## Source data:
════════════════

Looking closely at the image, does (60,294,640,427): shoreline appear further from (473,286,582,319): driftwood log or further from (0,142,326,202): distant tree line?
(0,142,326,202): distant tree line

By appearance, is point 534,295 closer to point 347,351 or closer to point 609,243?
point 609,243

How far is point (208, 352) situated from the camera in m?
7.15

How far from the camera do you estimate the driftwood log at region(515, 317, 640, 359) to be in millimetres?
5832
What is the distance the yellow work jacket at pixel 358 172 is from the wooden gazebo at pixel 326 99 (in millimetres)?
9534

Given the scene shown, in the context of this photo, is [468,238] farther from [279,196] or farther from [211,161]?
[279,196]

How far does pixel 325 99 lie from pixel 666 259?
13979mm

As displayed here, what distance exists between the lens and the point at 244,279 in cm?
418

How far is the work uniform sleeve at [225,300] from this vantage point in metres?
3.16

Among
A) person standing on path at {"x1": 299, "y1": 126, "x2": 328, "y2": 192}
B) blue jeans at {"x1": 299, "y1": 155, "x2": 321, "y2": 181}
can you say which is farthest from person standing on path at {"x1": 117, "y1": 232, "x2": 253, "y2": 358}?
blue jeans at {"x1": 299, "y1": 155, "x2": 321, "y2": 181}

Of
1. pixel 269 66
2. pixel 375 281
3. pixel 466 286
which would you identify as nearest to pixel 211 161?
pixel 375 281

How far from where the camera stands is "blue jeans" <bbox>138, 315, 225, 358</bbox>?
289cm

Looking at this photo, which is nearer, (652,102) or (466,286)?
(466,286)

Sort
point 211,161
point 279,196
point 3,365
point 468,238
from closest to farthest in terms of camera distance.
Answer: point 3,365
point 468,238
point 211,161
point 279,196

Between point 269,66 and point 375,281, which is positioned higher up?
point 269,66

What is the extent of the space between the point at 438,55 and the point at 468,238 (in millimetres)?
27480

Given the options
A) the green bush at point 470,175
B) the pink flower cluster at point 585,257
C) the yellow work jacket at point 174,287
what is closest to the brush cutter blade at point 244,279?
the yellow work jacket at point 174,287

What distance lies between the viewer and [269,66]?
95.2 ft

════════════════

Write out the material as a numbered list, starting at the line containing "How far is the" and ending at its final line, and leave out any blank lines.

## Solution for this task:
1. How far is the work uniform sleeve at [225,300] from this vantage point in metres?
2. 3.16
3. Among
4. A) person standing on path at {"x1": 299, "y1": 126, "x2": 328, "y2": 192}
5. B) blue jeans at {"x1": 299, "y1": 155, "x2": 321, "y2": 181}
6. can you say which is farthest from person standing on path at {"x1": 117, "y1": 232, "x2": 253, "y2": 358}?
7. blue jeans at {"x1": 299, "y1": 155, "x2": 321, "y2": 181}
8. Of
9. 1. pixel 269 66
10. 2. pixel 375 281
11. 3. pixel 466 286
12. which would you identify as nearest to pixel 211 161?
13. pixel 375 281
14. How far from where the camera stands is "blue jeans" <bbox>138, 315, 225, 358</bbox>?
15. 289cm
16. Looking at this photo, which is nearer, (652,102) or (466,286)?
17. (466,286)
18. Sort
19. point 211,161
20. point 279,196
21. point 3,365
22. point 468,238
23. from closest to farthest in terms of camera distance.
24. Answer: point 3,365
25. point 468,238
26. point 211,161
27. point 279,196
28. Between point 269,66 and point 375,281, which is positioned higher up?
29. point 269,66
30. What is the extent of the space between the point at 438,55 and the point at 468,238 (in millimetres)?
31. 27480
32. Given the options
33. A) the green bush at point 470,175
34. B) the pink flower cluster at point 585,257
35. C) the yellow work jacket at point 174,287
36. what is closest to the brush cutter blade at point 244,279?
37. the yellow work jacket at point 174,287
38. What distance lies between the viewer and [269,66]?
39. 95.2 ft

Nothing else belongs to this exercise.